Quanto coraggio, paura e fragilità si ritrovano nella sua storia? E come le ha affrontate?
“Sono una persona molto centrata nel senso che, quando prendo una decisione, non torno indietro. La paura non fa parte del mio carattere, magari due secondi prima di entrare in sala operatoria si, ma credo sia normale. All’inizio anche mio marito non era d’accordo, non aveva capito quanto e come era nato questo dolore che mi portava a mangiare e che mi stava divorando, ovviamente ha poi capito che per me era troppo importante fare questo passo. Non mi riconoscevo, non mi guardavo allo specchio. Era diventata davvero una situazione insostenibile. In quello specchio vedevo riflesso tutto ciò che non riconoscevo.
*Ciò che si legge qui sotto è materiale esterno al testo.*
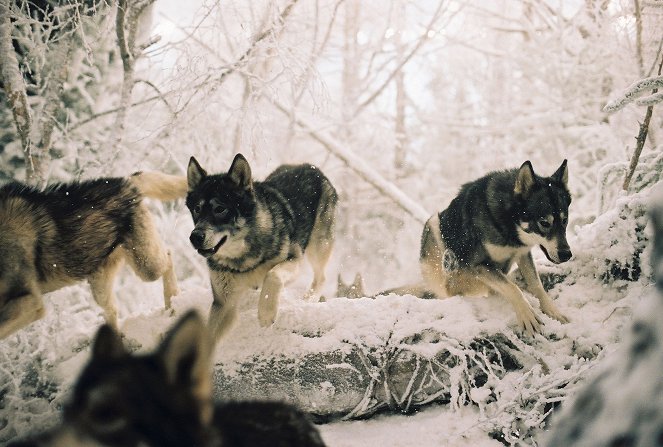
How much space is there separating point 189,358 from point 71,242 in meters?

Il mio corpo non era lo stesso.”
La storia di Irene Vella è legata anche a quella di suo marito Luigi Pagana.
E’ vero che lei è stata la prima donatrice italiana di rene ad aver avuto un figlio dopo il trapianto e soprattutto ad aver portato avanti una battaglia contro una legge che non dava garanzie si familiari dei trapiantati?
“Si. In realtà all’epoca c’era la legge n. 458 del 1967, alla quale mancava il regolamento attuativo. Perché i donatori di organi non erano equiparati ai riceventi e io, quando ho donato il rene a Luigi, ho dovuto prendere 30 giorni di ferie per tutto il percorso perché in Italia vi era un vuoto legislativo che lasciava senza tutela chi decideva di donare un organo ad un familiare. Ho dovuto combattere per questo, adesso è finalmente possibile assistere i propri familiari senza problemi. All’epoca non era così facile.”
Oggi chi è Irene Vella e cosa vorrebbe dire a chi legge o si avvicina alla sua storia?
“Di essere sé stesse. Sui social sono seguita perché racconto la vita vera, senza filtri. Come consiglio che viene dal cuore c’è quello di non aver paura di essere fragili, di piangere. C’è differenza tra essere deboli e fragili e se una persona si trova in una situazione di estrema e profonda fragilità, legata a situazioni che la rendono infelice, nessuno si salva da solo. E qualunque sia il suo problema, bisogna chiedere aiuto. Ad ogni problema corrisponde una soluzione. Spesso da soli non si riesce. Bisogna chiedere aiuto perché non c’è nulla di sbagliato in questo.”